As I mentioned, that’s in the past now. We’re looking towards the future and a new beginning for the Dream players and quite frankly the WNBA. So on the valuation question, obviously terms are confidential, but we’re looking forward to continuing the transformation that I talked around and around all the elements of the WNBA so that we can add value and valuations to all of our franchises going forward so that our owners feel really good not only about the social justice and the platforms and the basketball but also about their investment, so we continue to work hard on that angle, as well.
Q. I understand you don’t want to release the terms of the sale, but could you just sort of comment on the team’s relative valuation compared to its purchase in 2011, this 10-year span? Is it up a significant percent? Is it twice as valuable? Can you give us some idea?

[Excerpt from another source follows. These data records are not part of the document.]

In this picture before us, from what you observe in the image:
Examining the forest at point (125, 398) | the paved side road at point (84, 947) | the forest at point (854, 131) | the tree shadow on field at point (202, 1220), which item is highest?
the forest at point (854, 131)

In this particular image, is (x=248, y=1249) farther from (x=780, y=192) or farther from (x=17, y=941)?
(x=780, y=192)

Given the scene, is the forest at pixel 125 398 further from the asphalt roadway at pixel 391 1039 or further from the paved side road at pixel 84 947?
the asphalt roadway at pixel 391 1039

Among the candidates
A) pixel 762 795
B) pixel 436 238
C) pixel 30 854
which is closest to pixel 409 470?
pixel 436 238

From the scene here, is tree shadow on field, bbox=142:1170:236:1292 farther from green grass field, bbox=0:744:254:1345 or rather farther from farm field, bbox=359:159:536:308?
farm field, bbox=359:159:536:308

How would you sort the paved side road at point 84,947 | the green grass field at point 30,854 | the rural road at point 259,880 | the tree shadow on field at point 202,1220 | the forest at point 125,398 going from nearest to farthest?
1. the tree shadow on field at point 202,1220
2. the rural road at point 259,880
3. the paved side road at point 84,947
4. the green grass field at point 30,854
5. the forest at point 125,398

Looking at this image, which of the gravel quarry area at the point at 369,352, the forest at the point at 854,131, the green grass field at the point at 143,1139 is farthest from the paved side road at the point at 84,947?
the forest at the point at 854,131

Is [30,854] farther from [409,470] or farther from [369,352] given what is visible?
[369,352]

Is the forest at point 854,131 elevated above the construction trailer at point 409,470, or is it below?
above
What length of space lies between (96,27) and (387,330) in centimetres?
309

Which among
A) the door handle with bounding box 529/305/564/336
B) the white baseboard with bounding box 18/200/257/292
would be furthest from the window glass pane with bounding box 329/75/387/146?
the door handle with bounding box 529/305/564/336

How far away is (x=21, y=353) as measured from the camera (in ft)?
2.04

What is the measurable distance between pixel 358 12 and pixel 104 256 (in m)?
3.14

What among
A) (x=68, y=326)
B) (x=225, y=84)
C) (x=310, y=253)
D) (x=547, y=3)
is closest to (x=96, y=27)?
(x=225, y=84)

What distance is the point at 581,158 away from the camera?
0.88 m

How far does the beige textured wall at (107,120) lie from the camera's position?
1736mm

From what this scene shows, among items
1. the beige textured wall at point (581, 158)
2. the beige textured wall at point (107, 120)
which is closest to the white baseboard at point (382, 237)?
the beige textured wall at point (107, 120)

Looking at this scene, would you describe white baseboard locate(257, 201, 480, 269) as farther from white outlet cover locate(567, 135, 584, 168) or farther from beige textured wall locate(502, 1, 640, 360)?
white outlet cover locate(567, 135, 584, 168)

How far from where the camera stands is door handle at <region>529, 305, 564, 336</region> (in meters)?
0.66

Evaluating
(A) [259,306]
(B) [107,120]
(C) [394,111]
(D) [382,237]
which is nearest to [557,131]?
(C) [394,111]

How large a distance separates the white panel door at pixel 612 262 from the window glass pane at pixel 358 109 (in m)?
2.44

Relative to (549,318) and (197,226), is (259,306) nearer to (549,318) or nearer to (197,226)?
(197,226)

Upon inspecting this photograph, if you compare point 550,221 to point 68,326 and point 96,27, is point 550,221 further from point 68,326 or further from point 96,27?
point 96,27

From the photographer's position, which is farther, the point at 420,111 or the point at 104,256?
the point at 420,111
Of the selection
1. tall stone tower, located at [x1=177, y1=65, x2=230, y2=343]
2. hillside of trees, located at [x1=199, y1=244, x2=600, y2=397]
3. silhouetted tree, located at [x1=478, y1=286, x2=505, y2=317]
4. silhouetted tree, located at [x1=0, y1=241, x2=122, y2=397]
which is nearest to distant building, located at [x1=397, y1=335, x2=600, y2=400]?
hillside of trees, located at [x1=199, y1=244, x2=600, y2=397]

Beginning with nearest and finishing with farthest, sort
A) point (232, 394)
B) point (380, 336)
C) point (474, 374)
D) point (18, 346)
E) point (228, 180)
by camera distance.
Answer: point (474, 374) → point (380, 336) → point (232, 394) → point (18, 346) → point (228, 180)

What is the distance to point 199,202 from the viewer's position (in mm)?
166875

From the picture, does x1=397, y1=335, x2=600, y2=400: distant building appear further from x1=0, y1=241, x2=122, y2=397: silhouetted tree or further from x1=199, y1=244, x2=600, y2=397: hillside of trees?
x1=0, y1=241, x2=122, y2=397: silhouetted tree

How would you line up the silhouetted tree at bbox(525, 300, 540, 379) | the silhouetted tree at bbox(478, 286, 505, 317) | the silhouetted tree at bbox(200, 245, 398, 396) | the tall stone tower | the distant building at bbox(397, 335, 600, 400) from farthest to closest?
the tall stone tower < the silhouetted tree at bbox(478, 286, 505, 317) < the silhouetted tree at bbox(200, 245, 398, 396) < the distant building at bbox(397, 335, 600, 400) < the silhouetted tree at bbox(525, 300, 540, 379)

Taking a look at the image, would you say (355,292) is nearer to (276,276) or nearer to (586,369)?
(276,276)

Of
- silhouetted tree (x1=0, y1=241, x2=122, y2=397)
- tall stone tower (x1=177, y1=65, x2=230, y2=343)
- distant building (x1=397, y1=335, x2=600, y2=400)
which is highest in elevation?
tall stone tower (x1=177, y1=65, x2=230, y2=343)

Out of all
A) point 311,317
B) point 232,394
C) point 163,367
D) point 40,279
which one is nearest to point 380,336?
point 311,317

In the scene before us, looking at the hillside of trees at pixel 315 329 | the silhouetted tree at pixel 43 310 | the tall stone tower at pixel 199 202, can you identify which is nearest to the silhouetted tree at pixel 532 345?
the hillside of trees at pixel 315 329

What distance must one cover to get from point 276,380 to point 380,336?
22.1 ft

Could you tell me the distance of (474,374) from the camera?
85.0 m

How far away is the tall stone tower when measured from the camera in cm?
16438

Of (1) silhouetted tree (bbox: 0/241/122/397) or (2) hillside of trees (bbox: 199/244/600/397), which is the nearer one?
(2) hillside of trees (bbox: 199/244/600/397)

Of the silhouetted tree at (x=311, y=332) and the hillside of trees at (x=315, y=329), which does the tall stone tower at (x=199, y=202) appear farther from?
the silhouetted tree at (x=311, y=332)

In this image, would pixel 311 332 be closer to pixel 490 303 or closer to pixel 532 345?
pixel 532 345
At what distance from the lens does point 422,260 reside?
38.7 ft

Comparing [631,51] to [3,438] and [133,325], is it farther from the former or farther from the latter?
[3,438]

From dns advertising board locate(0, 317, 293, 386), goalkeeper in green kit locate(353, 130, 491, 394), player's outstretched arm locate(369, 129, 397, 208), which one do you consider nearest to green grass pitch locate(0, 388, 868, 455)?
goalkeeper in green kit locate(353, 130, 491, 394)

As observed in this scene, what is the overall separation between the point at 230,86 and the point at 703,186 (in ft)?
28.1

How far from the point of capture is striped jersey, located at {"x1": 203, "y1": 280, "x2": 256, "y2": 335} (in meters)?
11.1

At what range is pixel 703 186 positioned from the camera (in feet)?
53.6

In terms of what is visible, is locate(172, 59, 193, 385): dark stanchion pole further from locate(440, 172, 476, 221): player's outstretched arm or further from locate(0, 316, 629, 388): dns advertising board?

CATHY ENGELBERT: Yeah, I’ll take that. Again, the terms are confidential. I would say as I mentioned through all of our transformation efforts, we’re trying to drive values higher of franchises. I actually don’t even know what happened back in 2011. I wasn’t here. I haven’t studied that. But what I’m really working on is the underlying valuations of these franchises to drive them to a higher level for all of our owners, and so I think we’re on that transformation journey right now. We’re not done yet, but that’s a big part of my goal is to get the valuation of not only the WNBA but women’s sports to a level that is equitable and fair and reflects the amazing play that you see out on the court and the amazing things that the WNBA players do off the court.
Q.For both Cathy and Renee, I guess for Cathy, it seemed like the way Renee said her in terms of her decision about becoming an owner of the team that she couldn’t be an owner as an active player, so I was curious to clarify if that was the case, and Renee, from your end, if that was the case, would you have decided to play again this season if this opportunity hadn’t come along and how difficult a decision was that for you to decide, hey — if that was kind of a decision you were making, to decide that hey, it is the time for me to end my career and this is the way right way to do it?
CATHY ENGELBERT: Yeah, I’ll start and turn it over to Renee, which is the most important part of the question, but yeah, as an active player you cannot also be an owner of a WNBA team. Renee, over to you for the second part.
RENEE MONTGOMERY: Yeah, like I said, just last year I was talking to Diana about I’m a player, I feel you but I’m a player and you guys are going to catch me slipping up all the time when I say we and we’re talking about the players, and the reason I say that is because I feel like I’m always going to be a player. And so yes, I think that I still could be able to play if I wanted to, but I recognize this opportunity. The same way I’ve recognized that when I opted out in 2020 that there was something happening here, and when I talked to Suzanne and Larry, I really got it. Like this is what I need to be doing in the sense of there’s people here that see the same thing as I do. There’s Atlanta that’s primed for this type of movement, and we’re all excited about it, and so for me, I just — I wanted to be that more than athlete. It sounds cliche, but being more than an athlete does mean being in these type of situations.
So I cried, but I’m not leaving the game in the sense of — I wasn’t necessarily crying because I was so sad, I was crying thinking about all the memories that I’ve had as a player, and then I already kind of knew then what was next, so I was crying out of excitement. As I told you guys, I’ve been emotional lately. This is big, not just for me but for my family in West Virginia, for my fiancee, for women, Atlanta, the city of Atlanta. We’re rolling right now in the city, and so this is just going to add to that momentum, so that makes me emotional.